Via Glenn Reynolds comes the news that James Waterton has given Mine Your Own Business two thumbs up:
This movie has been billed by some as a "right-wing" counterpart to a Michael Moore production, but it comes across as considerably less polemical - and enormously more believable - than the average output from the portly and infamous self-declared son of Flint.This is a useful film for the liberal cause. I am twenty six, and I have a lot of friends who I would describe as instinctively left-leaning. I have shown the film to some of them. I would like to describe a 'road to Damascus' scene, but there were no Pauls in my audience. Still, several seeds of doubt were planted, and that is a great start - I too was a socialist, but for that seed of doubt planted several years ago. Consequently, I talk to a lot of young people about extending the principle of personal responsibility.

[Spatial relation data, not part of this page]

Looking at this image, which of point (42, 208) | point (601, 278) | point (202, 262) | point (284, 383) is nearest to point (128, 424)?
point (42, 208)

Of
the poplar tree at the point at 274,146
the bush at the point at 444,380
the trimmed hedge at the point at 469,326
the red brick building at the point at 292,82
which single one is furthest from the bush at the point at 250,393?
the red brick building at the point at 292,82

I have often thought that the young are natural libertarians - yet, because they are frequently reliant upon the patronage of others for their livelihoods, matters of economics concern them not. Socialism appears affordable and desirable when one pays less than 10% of their income to the tax man. Regardless, I have discovered that it is not so hard to convince a young person of the merits of what is dismissively described as "rugged individualism" by statists - until the environmental question is raised. This is much harder to overcome, because the underlying science is arcane, mastered by few and is thus vulnerable to manipulation. I firmly believe that green politics represents the ultimate bulwark against the adoption of liberal ideals. Therefore I recommend this film. It graphically displays the victims of international green politics - the world's poorest - those that the green movement purports to champion. For this alone, Mine Your Own Business is a useful production.
Reynolds also notes a phenomenon that this blog has until now treated with circumspection: the "Scooby Doo angle."
All great films have roots in older ones. Mine Your Own Business is no exception.